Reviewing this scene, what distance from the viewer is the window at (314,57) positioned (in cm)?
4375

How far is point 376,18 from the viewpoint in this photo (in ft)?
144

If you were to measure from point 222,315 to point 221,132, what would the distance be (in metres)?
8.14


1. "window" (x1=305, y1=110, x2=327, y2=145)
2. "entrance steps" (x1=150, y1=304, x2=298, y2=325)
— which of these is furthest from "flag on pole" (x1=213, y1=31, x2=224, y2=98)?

────────────────────

Format the entries above as a JSON list of strings, one string per line, leaving out blank lines.

#### [Completed task]
[
  "Reviewing this scene, what distance from the viewer is the window at (314,57) positioned (in cm)?",
  "4375",
  "How far is point 376,18 from the viewpoint in this photo (in ft)?",
  "144",
  "If you were to measure from point 222,315 to point 221,132, what would the distance be (in metres)?",
  "8.14",
  "1. \"window\" (x1=305, y1=110, x2=327, y2=145)",
  "2. \"entrance steps\" (x1=150, y1=304, x2=298, y2=325)",
  "— which of these is furthest from \"flag on pole\" (x1=213, y1=31, x2=224, y2=98)?"
]